Problem requirements:
Among the lines below, how many carry the string "burst"? Reply with a number and nothing else.

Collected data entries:

● ● ● ● ●

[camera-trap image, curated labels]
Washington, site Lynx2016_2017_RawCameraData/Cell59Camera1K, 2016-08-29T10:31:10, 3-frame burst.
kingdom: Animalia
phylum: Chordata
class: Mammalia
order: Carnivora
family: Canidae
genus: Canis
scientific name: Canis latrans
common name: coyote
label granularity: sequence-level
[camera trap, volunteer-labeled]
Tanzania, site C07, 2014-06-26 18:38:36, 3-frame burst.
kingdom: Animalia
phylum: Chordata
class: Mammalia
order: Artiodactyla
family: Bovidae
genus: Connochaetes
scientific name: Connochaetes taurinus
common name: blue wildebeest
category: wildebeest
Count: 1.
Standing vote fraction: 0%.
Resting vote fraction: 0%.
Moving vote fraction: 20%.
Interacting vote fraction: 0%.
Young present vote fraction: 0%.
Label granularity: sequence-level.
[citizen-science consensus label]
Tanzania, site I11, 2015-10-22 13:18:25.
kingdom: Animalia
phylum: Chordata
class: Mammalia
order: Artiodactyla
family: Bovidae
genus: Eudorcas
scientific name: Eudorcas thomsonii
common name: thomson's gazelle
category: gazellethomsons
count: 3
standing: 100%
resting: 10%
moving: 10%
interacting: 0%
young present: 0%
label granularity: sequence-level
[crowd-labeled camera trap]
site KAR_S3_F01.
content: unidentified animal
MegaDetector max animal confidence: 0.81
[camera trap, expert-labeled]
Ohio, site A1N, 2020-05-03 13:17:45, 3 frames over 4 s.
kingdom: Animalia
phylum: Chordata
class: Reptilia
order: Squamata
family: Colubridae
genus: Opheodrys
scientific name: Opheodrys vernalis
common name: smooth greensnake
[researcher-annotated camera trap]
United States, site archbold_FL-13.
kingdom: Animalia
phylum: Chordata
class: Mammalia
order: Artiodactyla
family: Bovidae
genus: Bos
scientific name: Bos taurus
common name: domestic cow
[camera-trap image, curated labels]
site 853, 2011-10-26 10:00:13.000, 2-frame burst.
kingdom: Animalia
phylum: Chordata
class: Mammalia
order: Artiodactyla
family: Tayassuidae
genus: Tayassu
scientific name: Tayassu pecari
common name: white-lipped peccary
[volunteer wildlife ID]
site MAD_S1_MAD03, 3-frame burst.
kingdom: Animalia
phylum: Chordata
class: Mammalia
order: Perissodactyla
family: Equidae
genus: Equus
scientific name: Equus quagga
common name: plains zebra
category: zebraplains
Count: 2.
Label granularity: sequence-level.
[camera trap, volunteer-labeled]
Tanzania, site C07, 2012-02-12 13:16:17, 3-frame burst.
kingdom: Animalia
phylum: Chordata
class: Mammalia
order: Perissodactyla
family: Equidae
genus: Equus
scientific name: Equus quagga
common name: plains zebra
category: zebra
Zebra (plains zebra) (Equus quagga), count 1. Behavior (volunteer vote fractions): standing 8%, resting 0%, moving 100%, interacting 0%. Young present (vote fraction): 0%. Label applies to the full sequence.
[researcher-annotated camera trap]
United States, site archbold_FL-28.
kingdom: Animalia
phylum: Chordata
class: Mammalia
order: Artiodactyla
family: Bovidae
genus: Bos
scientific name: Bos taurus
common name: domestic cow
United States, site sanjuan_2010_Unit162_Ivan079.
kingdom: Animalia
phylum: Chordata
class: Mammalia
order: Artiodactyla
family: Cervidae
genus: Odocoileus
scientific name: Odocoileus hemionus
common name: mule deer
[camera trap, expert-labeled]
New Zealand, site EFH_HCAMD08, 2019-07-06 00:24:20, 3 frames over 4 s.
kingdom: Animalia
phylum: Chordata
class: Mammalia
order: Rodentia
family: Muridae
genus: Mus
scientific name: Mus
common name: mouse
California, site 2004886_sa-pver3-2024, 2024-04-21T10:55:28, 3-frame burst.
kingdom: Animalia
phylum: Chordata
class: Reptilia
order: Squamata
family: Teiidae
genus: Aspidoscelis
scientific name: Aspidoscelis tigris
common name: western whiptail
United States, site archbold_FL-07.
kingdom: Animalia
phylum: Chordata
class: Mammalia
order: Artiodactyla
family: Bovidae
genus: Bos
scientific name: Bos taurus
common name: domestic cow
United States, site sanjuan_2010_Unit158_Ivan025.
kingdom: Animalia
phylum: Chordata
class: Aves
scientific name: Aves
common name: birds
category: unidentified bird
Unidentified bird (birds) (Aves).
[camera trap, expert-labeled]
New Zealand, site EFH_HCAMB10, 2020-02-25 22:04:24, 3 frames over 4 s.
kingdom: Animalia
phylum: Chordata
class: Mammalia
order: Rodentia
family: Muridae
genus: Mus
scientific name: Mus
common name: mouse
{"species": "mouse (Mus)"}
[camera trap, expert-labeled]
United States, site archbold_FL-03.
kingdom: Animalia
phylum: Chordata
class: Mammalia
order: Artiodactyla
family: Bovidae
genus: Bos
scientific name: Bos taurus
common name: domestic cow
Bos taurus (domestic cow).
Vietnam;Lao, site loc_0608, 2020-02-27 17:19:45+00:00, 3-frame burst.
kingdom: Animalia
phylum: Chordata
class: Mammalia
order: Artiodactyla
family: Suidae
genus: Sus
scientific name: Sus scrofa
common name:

● ● ● ● ●

Exercise result:
7